PASSAGE
.....

DS4l8play, DS202j, DS3623xs+, DSM 8.025847-𝘣𝘦𝘵𝘢
DSM7 has revealed another regression... The "Shut down UPS when the system enters Standby Mode" is now only active with Omron UPS.

Version 6

Version 7

DSM7 proves itself to be a true clusterfr%#*d more and more with each passing day

I have 2x DSM7 running as Synology UPS clients and nothing has changed for them, with complete data exchange and settings available with my Eaton UPS. The UPS client service is on my prime NAS which is still on DSM6.

So it looks like the the full level of client support is still included on DSM7, but they have neutered standalone mode / USB and possibly UPS Server mode too (clearly I am not minded to check the latter)!

There is nothing different about Syno UPS support as it used standard protocols so why would they pull support from the major UPS manufacturers such as APC, Eaton etc?

Here's the response...
After checking internally with our developer, the "Shut down UPS when the system enters Standby Mode" feature is removed in DSM 7.0 for the majority of UPS because not every UPS can shut down properly even with the option checked.

Due to the fact that most UPS models in our compatibility list are actually recommended by UPS vendors, we cannot ensure what models actually support the feature.

.....

MATERIAL
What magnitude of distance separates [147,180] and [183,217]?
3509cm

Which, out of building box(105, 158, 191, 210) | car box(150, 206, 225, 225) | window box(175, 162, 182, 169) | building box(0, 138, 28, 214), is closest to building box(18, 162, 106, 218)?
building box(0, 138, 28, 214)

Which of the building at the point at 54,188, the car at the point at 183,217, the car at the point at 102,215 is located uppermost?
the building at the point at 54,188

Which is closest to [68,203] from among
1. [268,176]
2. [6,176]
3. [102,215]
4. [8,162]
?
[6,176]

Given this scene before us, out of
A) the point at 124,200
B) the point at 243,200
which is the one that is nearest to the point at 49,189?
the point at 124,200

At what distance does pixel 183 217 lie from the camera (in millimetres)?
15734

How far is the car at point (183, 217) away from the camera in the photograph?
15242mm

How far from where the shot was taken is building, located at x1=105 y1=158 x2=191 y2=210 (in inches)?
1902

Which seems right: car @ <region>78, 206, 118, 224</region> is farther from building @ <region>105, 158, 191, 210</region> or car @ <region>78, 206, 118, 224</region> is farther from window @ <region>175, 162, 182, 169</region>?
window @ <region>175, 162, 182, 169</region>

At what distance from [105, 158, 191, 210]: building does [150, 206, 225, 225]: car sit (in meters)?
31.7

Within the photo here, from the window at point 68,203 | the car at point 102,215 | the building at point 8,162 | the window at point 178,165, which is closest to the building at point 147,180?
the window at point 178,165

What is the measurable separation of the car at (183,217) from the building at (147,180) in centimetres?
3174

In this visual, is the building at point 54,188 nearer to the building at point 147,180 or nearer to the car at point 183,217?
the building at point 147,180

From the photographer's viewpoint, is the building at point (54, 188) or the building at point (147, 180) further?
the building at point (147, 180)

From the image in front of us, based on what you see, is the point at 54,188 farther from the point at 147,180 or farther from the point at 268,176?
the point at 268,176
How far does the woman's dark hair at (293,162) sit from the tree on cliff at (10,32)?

.....

PROBLEMS
**1.** List every UPS manufacturer named in the forum discussion about UPS support in DSM 7.
**2.** Carry on the forum discussion about UPS support in DSM 7, starting after its last sentence.
The entries have no connection to the forum discussion about UPS support in DSM 7.

ANSWERS
**1.** Omron, Eaton, APC

**2.**
This is why the feature in DSM 7.0, and we will continue collecting user feedback for further evalaution.

It makes some sense and maybe we thought we were more protected than we actually were? However, I did reply outlining the issue as I see and the mechanism that I really want to see implemented (if possible):
The problem now is how to restart the NAS if the UPS never gets to zero battery? The NAS, I think, only restarts when it detects that power is restored. Where the outages are long enough to issue NAS shutdown or safe mode then the UPS is less likely to then get to a point where a total power loss will be experienced by the NAS power supply.

What I'm thinking is that the NAS could have a mode where most functions are dormant (thus protecting RAID state) but a low level polling of UPS battery status (is it increasing over X time... indicates external power has returned) could then bring the NAS back to normal operation at a safe point (e.g. enough power to effect a safe shut down again).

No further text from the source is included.